Все делалось для того, чтобы солдаты в окопах стреляли, оборонялись. Генералы понимали, что это бессмысленно, но угрозами и посулами заставляли солдат драться. Одни питали этим врожденную спесь, другие делали это из трусости, из желания угодить высокому начальству. И в штабе армии — звонили, писали, приказывали. И Паулюс, и его начальник штаба, и начальники отделов — все понимали безнадежность, бессмысленность сопротивления, но делали вид, что верят и надеются.
На самом деле все сводилось к тому, чтобы до конца выполнить волю Гитлера.
Даже неистовый фон Зейдлиц не требовал уже капитуляции, его лишь беспокоило, что корпус теряет боеспособность. На оперативном совещании в штабе армии кричал:
— Чтобы продолжать сопротивление, надо накормить армию! Это обязаны сделать вы, господин командующий!
На лице Паулюса не шевельнулся, не дрогнул ни один мускул, холодный взгляд был устремлен поверх голов, в одну точку, и только худые пальцы отбивали на столе беззвучный такт. Не повернув головы, не меняя выражение лица, проговорил чуть слышно:
— Мой фюрер…
Все смотрели на командующего выжидательно и почтительно, как будто от того, что скажет, что произнесет в эту минуту, будет зависеть дальнейшая судьба армии и каждого из них.
— «Мой фюрер, — повторил Паулюс. — Вашим приказам о снабжении армии не подчиняются».
Голос тихий. Трудно было поверить, что диктует, — он разговаривал, сообщал Гитлеру доверительно и откровенно:
— «Аэродром Гумрак с пятнадцатого января годен для посадки ночью. Наземная организация имеется, необходимо срочное вмешательство, грозит величайшая опасность».
За дверью раздался пистолетный выстрел.
Паулюс приподнял плечи: что это?
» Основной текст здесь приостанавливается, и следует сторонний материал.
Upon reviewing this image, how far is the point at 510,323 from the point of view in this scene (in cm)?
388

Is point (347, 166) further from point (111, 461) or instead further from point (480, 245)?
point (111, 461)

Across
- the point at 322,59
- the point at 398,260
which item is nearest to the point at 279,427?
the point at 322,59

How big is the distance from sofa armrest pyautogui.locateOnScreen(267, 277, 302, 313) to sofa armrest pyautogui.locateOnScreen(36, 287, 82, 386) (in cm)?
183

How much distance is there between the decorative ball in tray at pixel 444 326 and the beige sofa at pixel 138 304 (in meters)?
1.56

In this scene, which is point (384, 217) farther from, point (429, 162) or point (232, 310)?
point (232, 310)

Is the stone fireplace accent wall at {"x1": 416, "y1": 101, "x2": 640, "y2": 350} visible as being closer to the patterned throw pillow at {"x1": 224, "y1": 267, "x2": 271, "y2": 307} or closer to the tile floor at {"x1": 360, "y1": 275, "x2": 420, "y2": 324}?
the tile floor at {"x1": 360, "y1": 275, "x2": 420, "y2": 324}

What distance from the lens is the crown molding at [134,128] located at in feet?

Ну да… Такое уже было… Под рождество.
А сколько осталось самому? Генерала Хубе отозвали из котла. Потому что нужен. А Паулюс не нужен. Списали всю армию. И командующего — для эффекта. Чтобы имперский министр пропаганды мог использовать… Он, Паулюс, обязан всего лишь умереть.
Не спал всю ночь. Курил, слушал ход часов. Пепельница завалена окурками, сигареты рассыпаны, разбросаны.